Saying AI is "profoundly different" from prior technologies in this regard seems to misunderstand the forces that shape technology adoption. The technology is new. The forces are old.
So what do you actually do with this?
If you want to understand what the future looks like, stop thinking exclusively about technology. Understand the basics — it's fascinating and important. But if technology is all you know, you'll be blind to the patterns that have shaped every previous transition.
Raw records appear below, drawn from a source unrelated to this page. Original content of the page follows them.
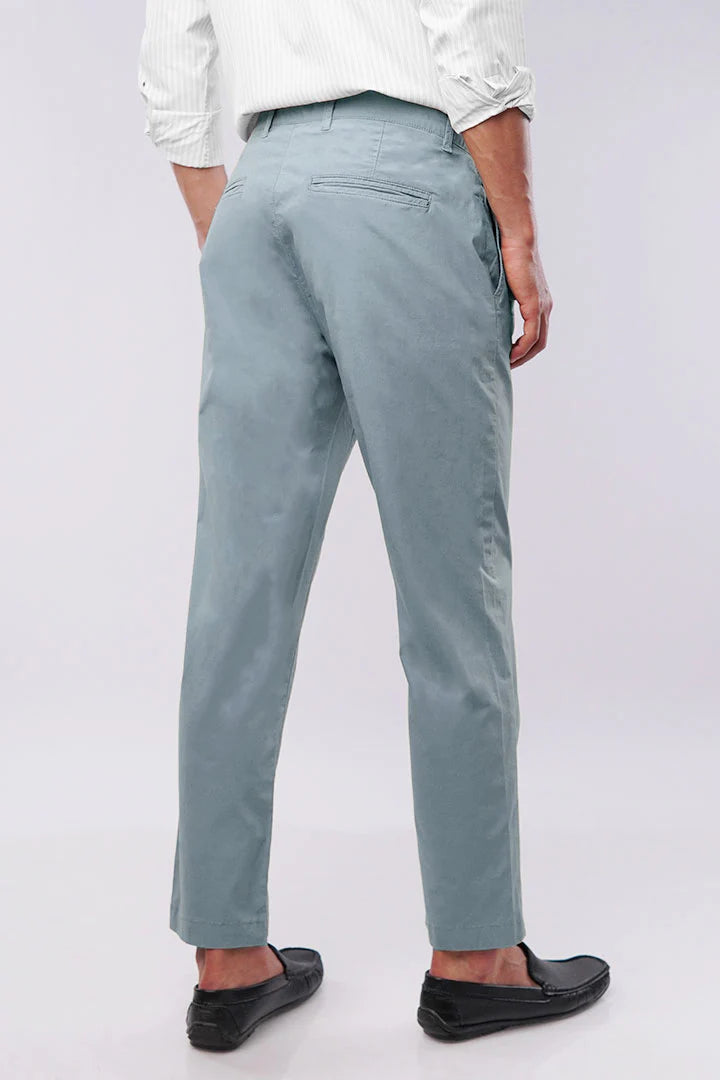 Sage Pleated Pant
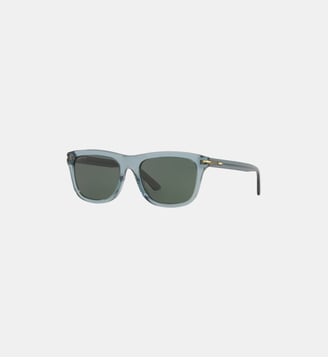 Lunettes de soleil Carré GG1444S - Gucci - Vert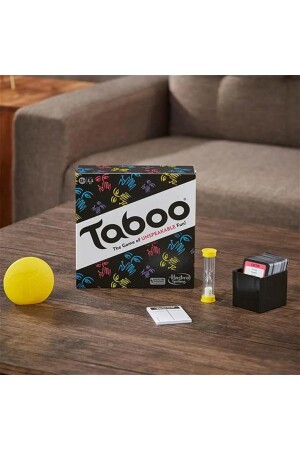 Taboo F5254 INTERMBF5254 - 4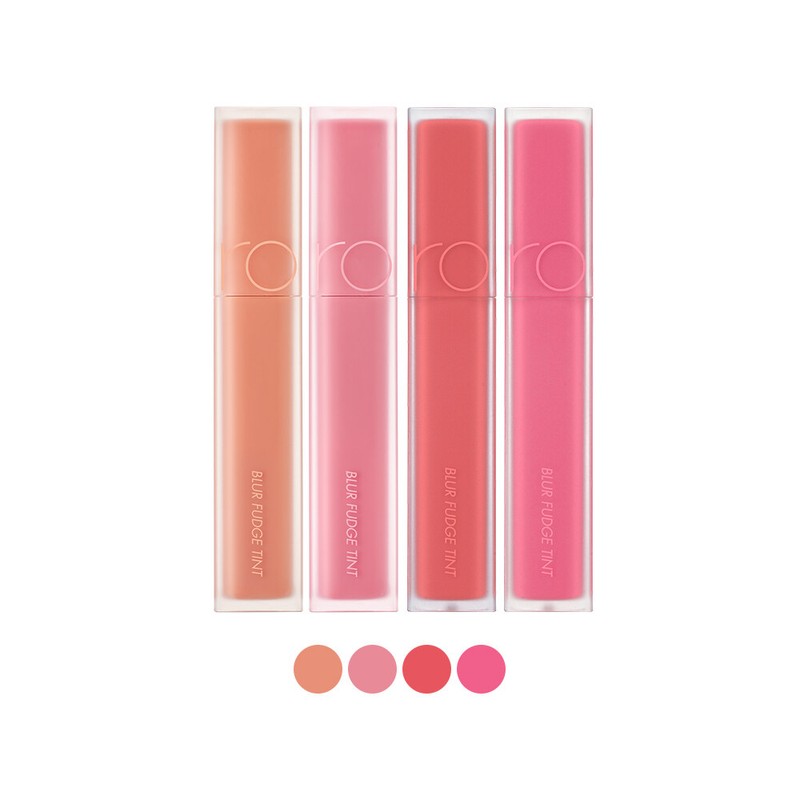 rom&nd Blur Fudge Tint - 15 BERRY FIZZ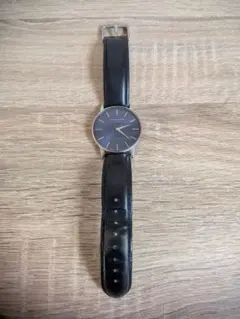 【ジャンク品】LARS LARSEN　腕時計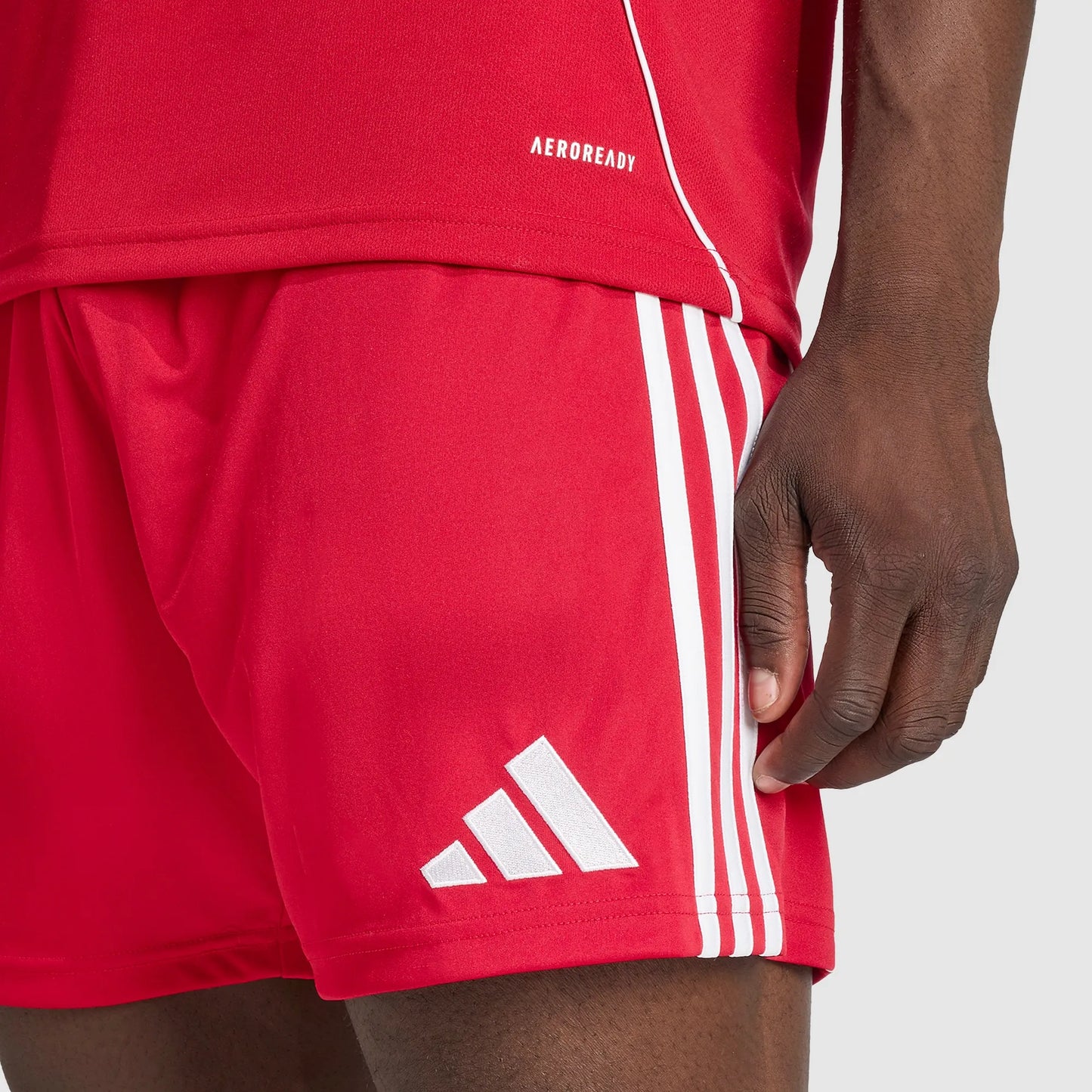 Shorts Adidas Liverpool 2025/26 I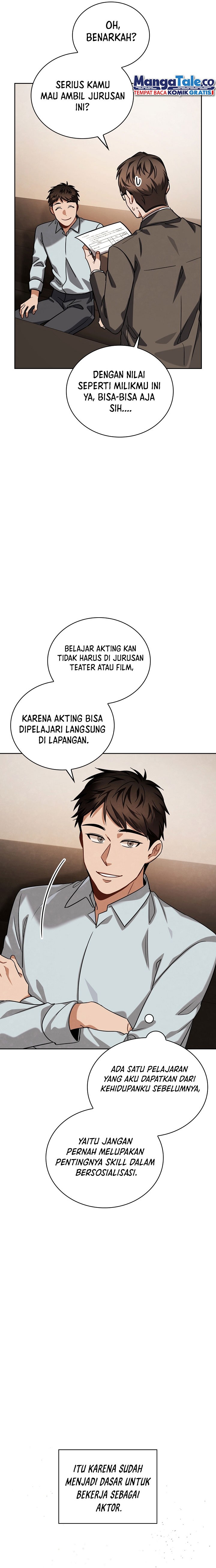 Be the Actor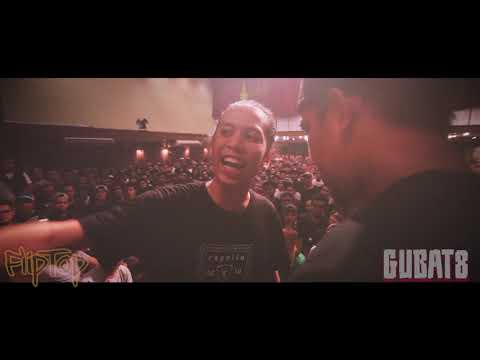 FlipTop - Lhipkram vs J-Blaque @ Isabuhay 2019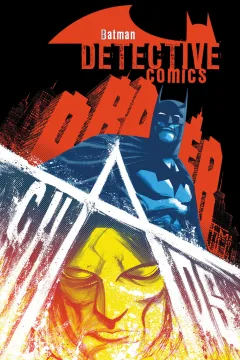 "Detective Comics" Anarky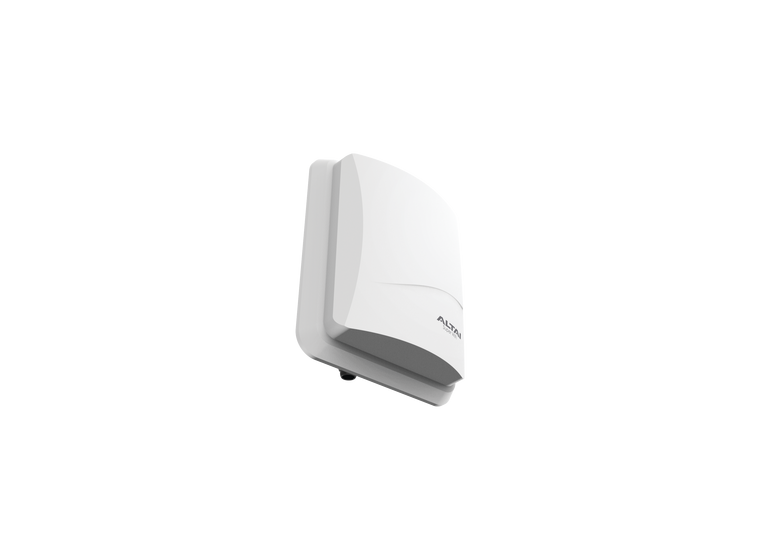 Punto de Acceso WiFi Sectorial 2.4/5.8 GHz Alta Capacidad para Exterior 512 Usuarios Concurrentes
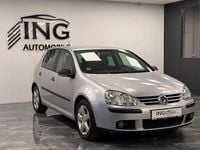 Gebraucht VW Golf V 102 PS (75 kW) 2007 Silber Limousine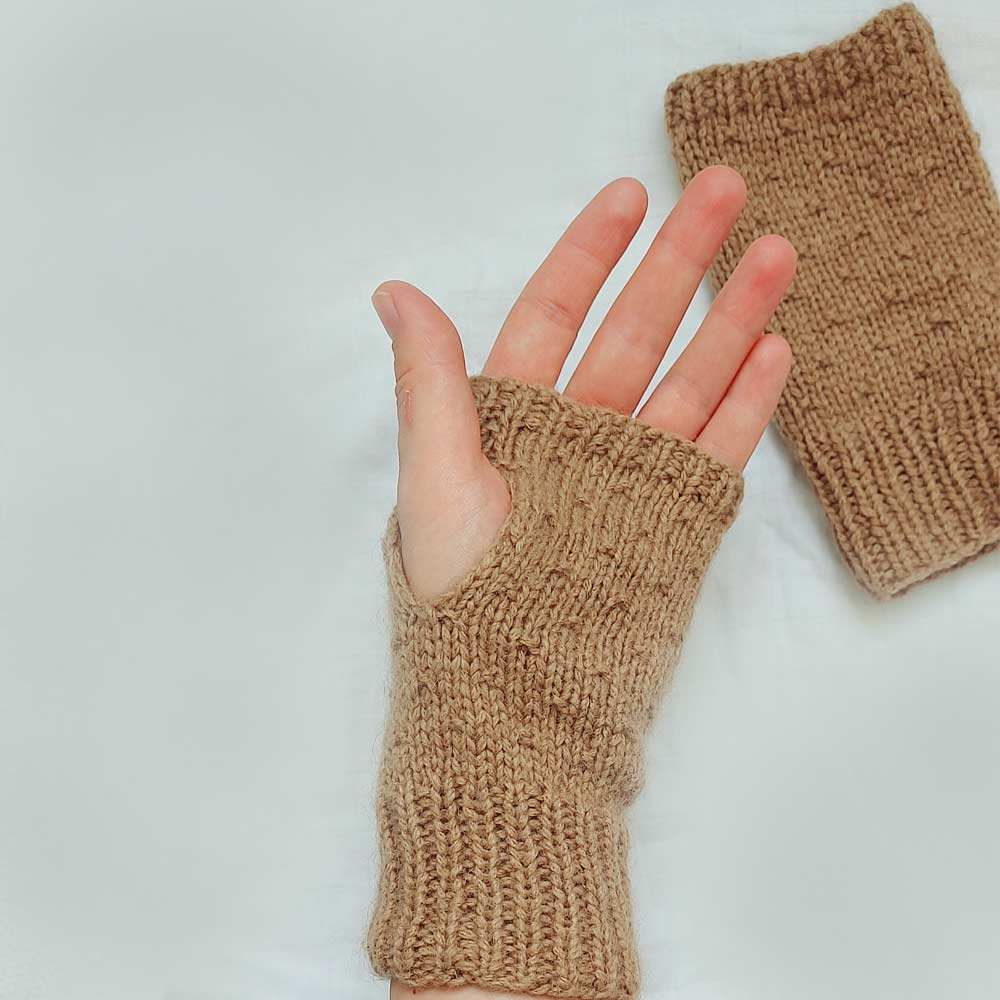 Pascuali Camelove schema scaldapolsi cammello Camel DK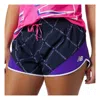 New Balance Women's Printed Fast Flight Split Short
Go read some history. Sapiens is a good starting point. Why the West Rules — for Now is another if you want the long structural view. The title sounds political, but mostly it's about how civilizations respond to technological change over millennia. And if you can track down James Burke's Connections (BBC, 1978), it's well worth it — each episode traces how one piece of modern technology descends from a chain of seemingly unrelated earlier inventions. It can be hard to find, but it's the best thing I've seen on how technological change actually propagates. That's the lens you're missing if all you're reading is AI Twitter.
My overall bet: the future will be radically more advanced, but not radically more different. Most of the structural dynamics — hierarchy, status, resource competition, the arc of technology from purity to commercialization — have been running for centuries. I think AI accelerates what's already in motion. I don't think it rewrites the script. But these are hypotheses, not certainties.